WHAT IS REQUIRED: Reproduce the records from the line that contains "Pictured here are" through the line that contains "- the grassy pasture", swapping "dry stone wall" for "stone wall" and leaving all else unchanged.

DATA:
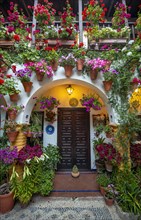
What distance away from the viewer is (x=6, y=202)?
2639 millimetres

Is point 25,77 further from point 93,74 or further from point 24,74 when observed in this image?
point 93,74

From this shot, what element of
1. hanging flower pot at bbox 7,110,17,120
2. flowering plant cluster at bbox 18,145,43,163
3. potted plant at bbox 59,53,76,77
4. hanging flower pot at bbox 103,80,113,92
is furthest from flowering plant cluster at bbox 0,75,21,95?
hanging flower pot at bbox 103,80,113,92

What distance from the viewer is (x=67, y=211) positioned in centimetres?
268

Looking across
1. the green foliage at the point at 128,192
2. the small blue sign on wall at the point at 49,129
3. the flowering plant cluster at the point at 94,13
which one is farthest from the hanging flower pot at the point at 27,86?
the green foliage at the point at 128,192

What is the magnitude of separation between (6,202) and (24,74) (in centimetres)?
297

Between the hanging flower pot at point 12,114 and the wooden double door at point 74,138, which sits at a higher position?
the hanging flower pot at point 12,114

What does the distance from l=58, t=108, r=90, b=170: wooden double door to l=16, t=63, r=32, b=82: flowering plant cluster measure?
1.87 metres

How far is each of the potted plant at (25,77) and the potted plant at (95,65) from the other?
1.55 m

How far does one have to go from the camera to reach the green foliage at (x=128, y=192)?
93.8 inches

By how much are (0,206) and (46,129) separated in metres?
2.41

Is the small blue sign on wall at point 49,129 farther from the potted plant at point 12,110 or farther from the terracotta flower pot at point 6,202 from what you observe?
the terracotta flower pot at point 6,202

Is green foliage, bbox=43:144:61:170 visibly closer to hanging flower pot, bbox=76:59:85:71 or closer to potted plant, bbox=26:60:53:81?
potted plant, bbox=26:60:53:81

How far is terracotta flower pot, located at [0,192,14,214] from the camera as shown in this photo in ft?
8.57

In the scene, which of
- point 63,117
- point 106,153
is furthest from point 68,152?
point 106,153
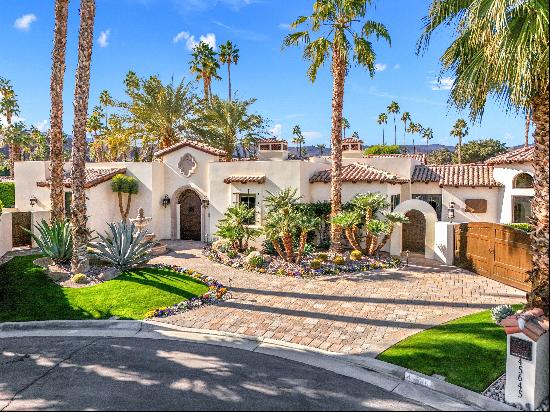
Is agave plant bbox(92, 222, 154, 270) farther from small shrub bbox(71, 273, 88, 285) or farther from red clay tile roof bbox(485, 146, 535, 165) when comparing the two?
red clay tile roof bbox(485, 146, 535, 165)

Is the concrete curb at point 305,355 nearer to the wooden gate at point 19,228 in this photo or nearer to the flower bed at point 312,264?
the flower bed at point 312,264

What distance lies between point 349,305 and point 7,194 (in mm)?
29175

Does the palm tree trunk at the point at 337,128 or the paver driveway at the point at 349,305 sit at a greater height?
the palm tree trunk at the point at 337,128

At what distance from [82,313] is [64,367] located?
3495mm

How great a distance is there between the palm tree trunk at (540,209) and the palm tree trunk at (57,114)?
18.1 m

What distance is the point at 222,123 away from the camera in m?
40.2

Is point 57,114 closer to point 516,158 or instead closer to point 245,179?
point 245,179

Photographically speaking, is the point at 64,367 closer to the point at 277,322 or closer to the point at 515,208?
the point at 277,322

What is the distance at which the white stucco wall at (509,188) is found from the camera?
23.1 meters

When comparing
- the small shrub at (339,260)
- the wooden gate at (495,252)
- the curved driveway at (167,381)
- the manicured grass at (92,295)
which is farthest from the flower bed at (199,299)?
the wooden gate at (495,252)

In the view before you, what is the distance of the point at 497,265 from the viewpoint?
15914 millimetres

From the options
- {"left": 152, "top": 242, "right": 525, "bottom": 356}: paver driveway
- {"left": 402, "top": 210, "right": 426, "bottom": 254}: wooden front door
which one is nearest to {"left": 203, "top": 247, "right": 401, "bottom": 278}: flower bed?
{"left": 152, "top": 242, "right": 525, "bottom": 356}: paver driveway

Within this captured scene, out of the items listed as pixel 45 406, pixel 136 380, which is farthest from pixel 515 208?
pixel 45 406

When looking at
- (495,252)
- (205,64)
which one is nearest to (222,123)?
(205,64)
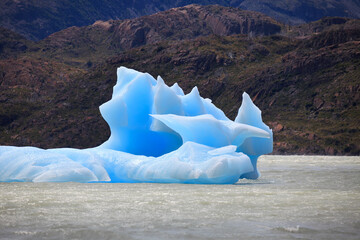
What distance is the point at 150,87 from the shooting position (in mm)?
21219

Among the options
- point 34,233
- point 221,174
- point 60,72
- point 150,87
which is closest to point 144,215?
point 34,233

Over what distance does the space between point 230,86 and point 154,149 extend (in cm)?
7073

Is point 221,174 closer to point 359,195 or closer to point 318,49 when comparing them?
point 359,195

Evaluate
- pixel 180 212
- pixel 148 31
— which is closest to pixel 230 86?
pixel 148 31

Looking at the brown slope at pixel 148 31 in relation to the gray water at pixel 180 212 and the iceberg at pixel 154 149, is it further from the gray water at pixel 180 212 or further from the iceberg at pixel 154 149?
the gray water at pixel 180 212

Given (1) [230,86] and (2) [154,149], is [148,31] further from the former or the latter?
(2) [154,149]

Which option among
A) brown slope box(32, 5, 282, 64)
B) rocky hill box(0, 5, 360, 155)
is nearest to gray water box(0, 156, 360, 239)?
rocky hill box(0, 5, 360, 155)

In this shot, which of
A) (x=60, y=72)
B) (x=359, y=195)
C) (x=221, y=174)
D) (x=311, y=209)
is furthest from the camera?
(x=60, y=72)

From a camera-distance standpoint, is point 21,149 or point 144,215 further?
point 21,149

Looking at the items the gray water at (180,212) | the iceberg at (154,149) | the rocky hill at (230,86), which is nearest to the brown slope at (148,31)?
the rocky hill at (230,86)

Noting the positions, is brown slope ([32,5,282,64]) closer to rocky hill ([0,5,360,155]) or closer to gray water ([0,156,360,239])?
rocky hill ([0,5,360,155])

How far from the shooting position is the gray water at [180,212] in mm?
8977

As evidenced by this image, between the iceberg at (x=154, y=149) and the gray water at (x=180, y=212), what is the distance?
77 centimetres

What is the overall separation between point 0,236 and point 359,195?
990 centimetres
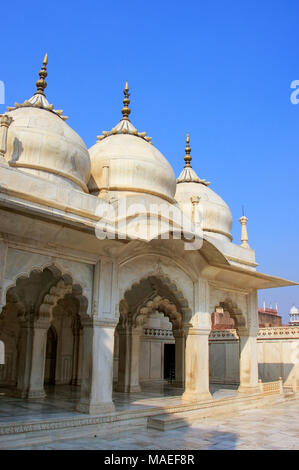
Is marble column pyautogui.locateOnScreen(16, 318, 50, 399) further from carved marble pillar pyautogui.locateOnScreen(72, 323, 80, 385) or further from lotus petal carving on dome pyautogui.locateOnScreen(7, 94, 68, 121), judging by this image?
lotus petal carving on dome pyautogui.locateOnScreen(7, 94, 68, 121)

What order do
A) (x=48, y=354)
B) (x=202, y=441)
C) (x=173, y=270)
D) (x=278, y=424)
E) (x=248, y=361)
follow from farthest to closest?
(x=48, y=354) → (x=248, y=361) → (x=173, y=270) → (x=278, y=424) → (x=202, y=441)

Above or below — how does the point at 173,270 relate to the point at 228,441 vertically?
above

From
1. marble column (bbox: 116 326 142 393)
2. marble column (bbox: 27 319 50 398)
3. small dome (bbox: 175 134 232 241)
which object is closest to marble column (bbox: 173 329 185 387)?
marble column (bbox: 116 326 142 393)

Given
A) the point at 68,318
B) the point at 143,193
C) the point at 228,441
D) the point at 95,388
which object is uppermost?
the point at 143,193

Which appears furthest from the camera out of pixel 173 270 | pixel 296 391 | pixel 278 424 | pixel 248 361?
pixel 296 391

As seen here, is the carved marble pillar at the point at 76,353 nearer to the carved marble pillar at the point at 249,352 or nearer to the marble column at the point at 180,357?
the marble column at the point at 180,357

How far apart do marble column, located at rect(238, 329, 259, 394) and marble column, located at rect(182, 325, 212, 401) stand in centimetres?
231

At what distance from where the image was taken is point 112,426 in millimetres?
7918

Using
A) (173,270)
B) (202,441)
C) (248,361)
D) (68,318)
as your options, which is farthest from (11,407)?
(248,361)

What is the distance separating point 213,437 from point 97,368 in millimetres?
2473

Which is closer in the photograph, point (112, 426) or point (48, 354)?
point (112, 426)

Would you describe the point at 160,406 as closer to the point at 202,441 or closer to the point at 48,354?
the point at 202,441

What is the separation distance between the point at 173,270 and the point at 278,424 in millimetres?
4063

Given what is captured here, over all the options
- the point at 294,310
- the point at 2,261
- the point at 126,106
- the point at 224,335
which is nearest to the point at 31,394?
the point at 2,261
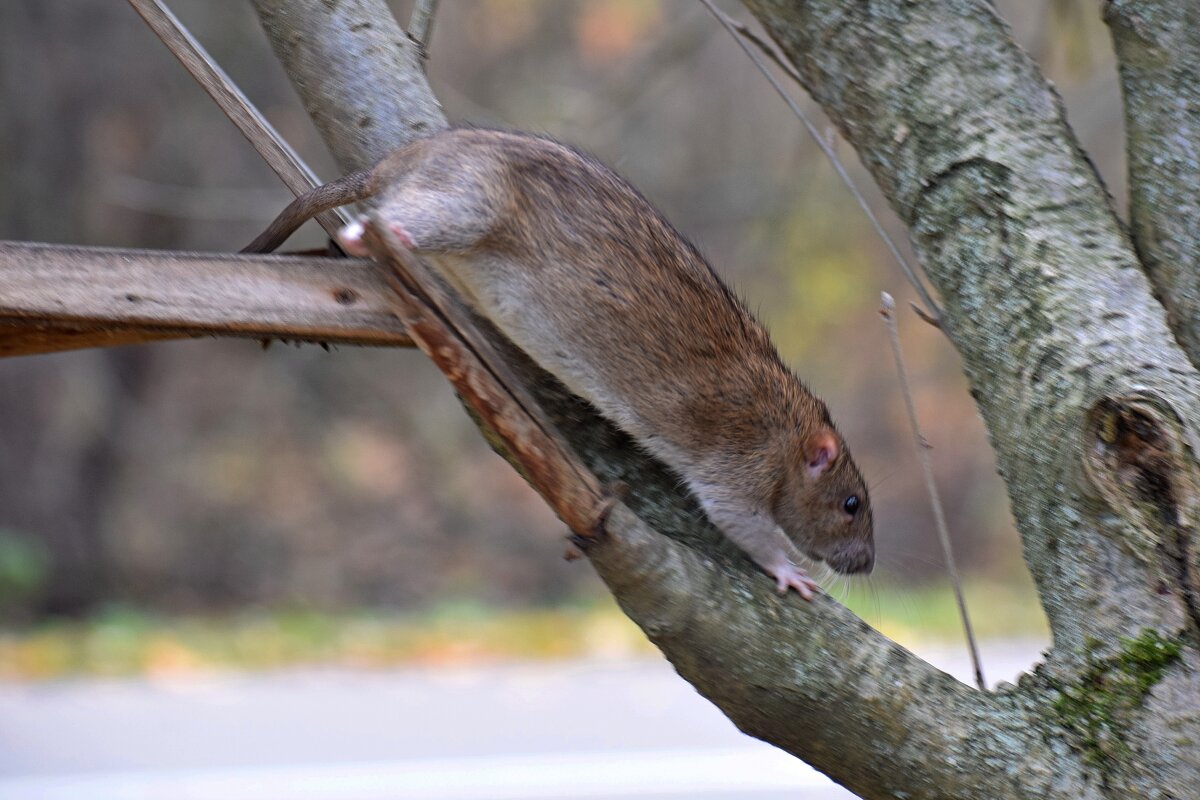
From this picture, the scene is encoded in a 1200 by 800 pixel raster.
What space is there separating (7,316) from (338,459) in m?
12.8

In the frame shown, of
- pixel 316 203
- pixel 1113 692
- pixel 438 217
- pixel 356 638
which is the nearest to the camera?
pixel 1113 692

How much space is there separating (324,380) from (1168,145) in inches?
511

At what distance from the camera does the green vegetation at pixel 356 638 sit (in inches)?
372

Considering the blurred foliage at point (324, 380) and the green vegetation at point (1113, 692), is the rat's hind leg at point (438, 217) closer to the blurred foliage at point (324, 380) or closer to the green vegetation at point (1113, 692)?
the green vegetation at point (1113, 692)

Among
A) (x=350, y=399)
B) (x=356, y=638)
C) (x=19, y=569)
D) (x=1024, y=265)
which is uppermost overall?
(x=1024, y=265)

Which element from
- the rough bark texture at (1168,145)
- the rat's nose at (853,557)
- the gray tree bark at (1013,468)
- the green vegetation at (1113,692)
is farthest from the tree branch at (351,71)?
the rat's nose at (853,557)

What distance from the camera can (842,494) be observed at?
4055mm

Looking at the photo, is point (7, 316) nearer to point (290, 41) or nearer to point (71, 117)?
point (290, 41)

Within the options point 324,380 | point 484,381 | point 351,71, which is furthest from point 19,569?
point 484,381

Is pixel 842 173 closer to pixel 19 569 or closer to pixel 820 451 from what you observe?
pixel 820 451

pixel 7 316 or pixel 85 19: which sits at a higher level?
pixel 7 316

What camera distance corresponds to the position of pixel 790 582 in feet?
6.97

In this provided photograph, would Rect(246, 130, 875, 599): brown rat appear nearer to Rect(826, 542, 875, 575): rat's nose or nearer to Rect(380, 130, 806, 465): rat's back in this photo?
Rect(380, 130, 806, 465): rat's back

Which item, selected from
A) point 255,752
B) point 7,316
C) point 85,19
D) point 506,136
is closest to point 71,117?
point 85,19
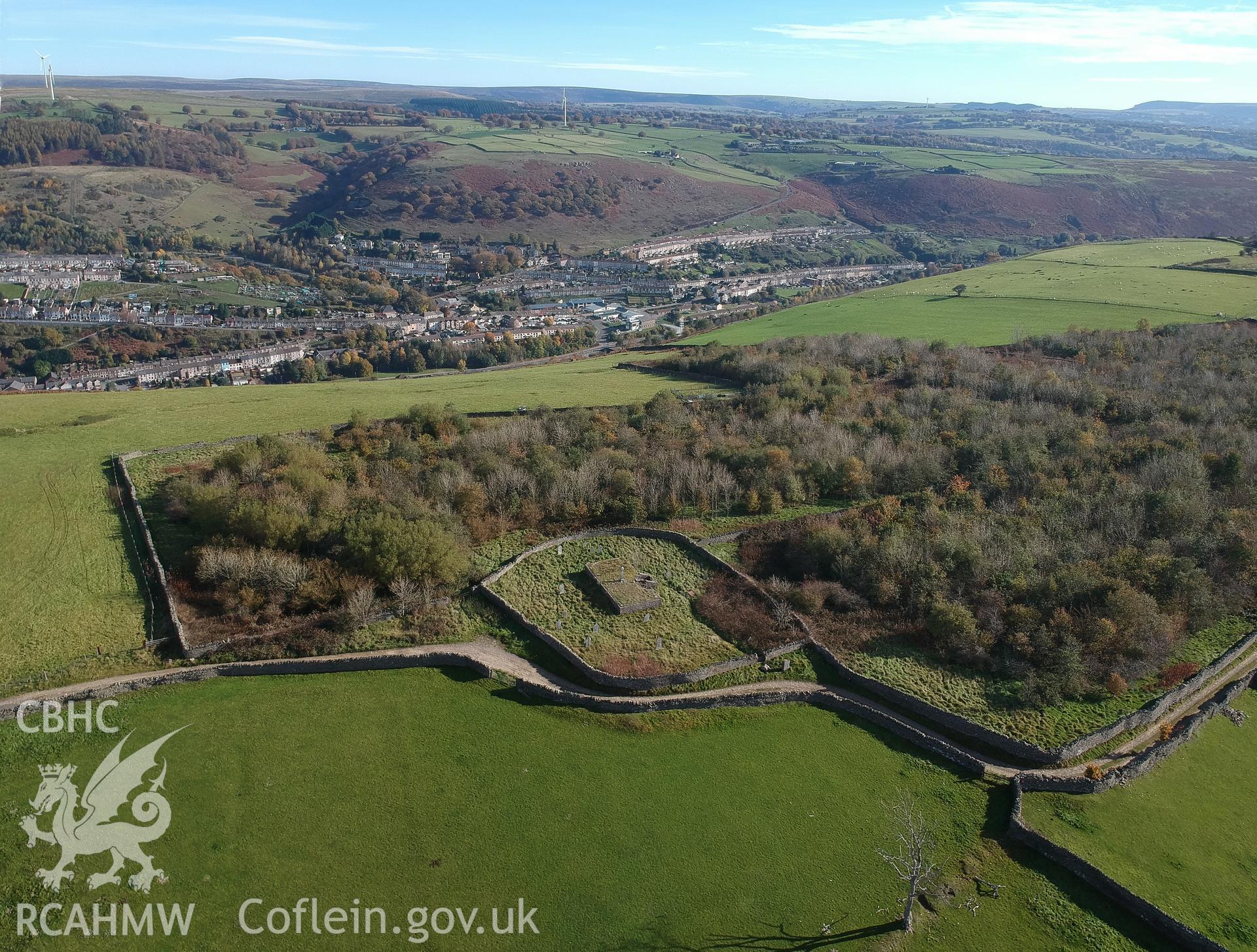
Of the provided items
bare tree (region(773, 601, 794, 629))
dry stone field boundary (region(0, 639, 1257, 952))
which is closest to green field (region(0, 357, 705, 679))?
dry stone field boundary (region(0, 639, 1257, 952))

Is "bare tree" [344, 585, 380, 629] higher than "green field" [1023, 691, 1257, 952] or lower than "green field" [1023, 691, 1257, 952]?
higher

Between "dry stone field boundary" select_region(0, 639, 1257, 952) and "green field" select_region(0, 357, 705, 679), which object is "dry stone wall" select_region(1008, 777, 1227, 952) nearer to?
"dry stone field boundary" select_region(0, 639, 1257, 952)

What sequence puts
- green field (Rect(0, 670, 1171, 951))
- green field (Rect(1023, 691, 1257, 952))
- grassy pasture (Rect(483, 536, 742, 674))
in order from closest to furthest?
green field (Rect(0, 670, 1171, 951)) → green field (Rect(1023, 691, 1257, 952)) → grassy pasture (Rect(483, 536, 742, 674))

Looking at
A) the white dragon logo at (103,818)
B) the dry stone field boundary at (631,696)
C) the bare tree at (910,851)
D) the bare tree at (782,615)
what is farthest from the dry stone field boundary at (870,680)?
the white dragon logo at (103,818)

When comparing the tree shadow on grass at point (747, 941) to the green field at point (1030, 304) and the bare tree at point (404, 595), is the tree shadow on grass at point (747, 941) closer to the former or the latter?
the bare tree at point (404, 595)

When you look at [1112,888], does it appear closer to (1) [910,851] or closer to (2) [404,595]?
(1) [910,851]

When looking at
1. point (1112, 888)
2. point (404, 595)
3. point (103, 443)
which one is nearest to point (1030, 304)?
point (1112, 888)

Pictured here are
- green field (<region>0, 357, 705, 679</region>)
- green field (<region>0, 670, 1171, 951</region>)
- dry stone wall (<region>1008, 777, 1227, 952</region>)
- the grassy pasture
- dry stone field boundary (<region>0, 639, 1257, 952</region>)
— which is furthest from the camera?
the grassy pasture
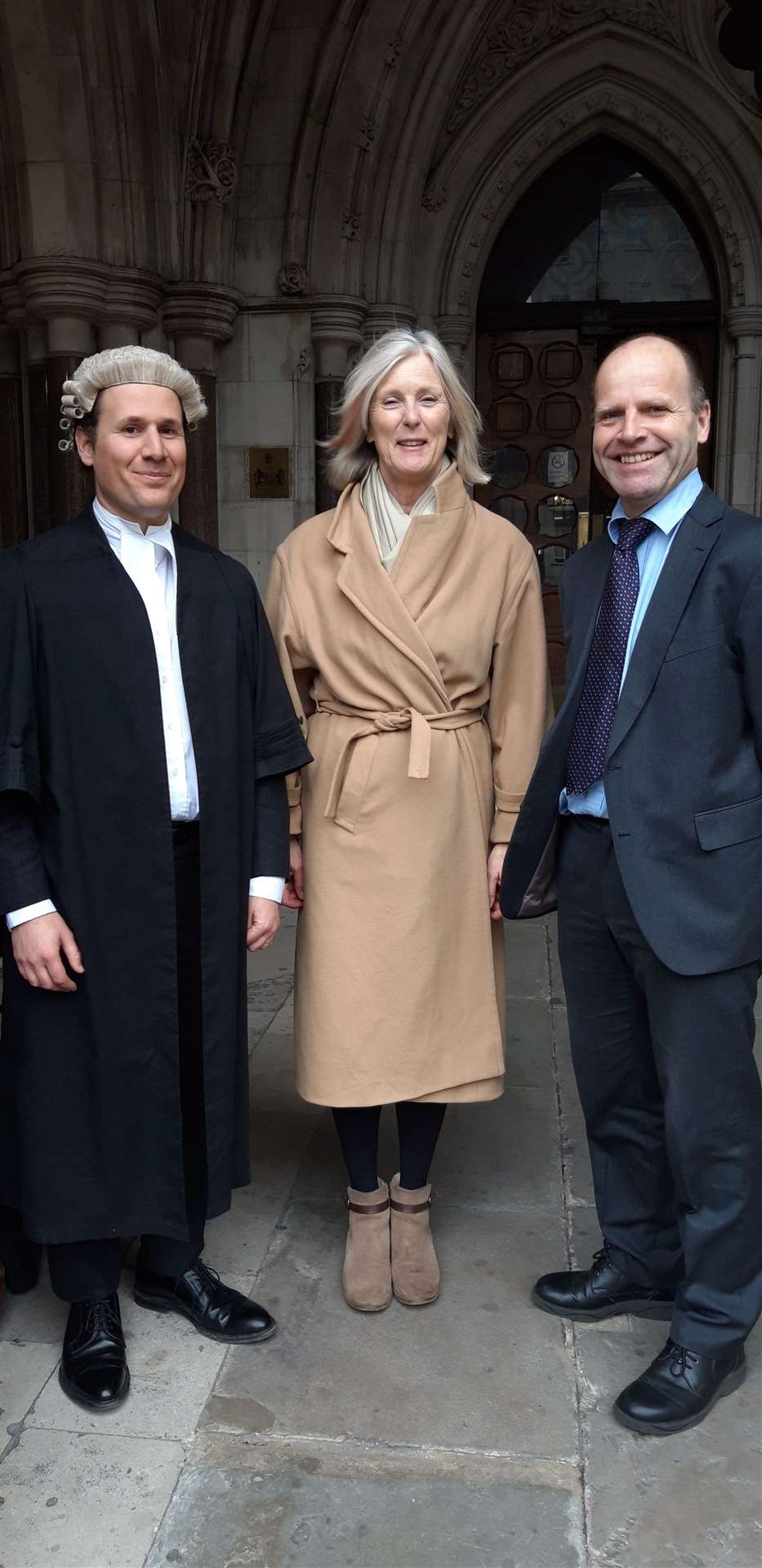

THE COMPLETED TASK:
Pictured here are
- green field (<region>0, 357, 705, 679</region>)
- green field (<region>0, 670, 1171, 951</region>)
- stone wall (<region>1008, 777, 1227, 952</region>)
- the grassy pasture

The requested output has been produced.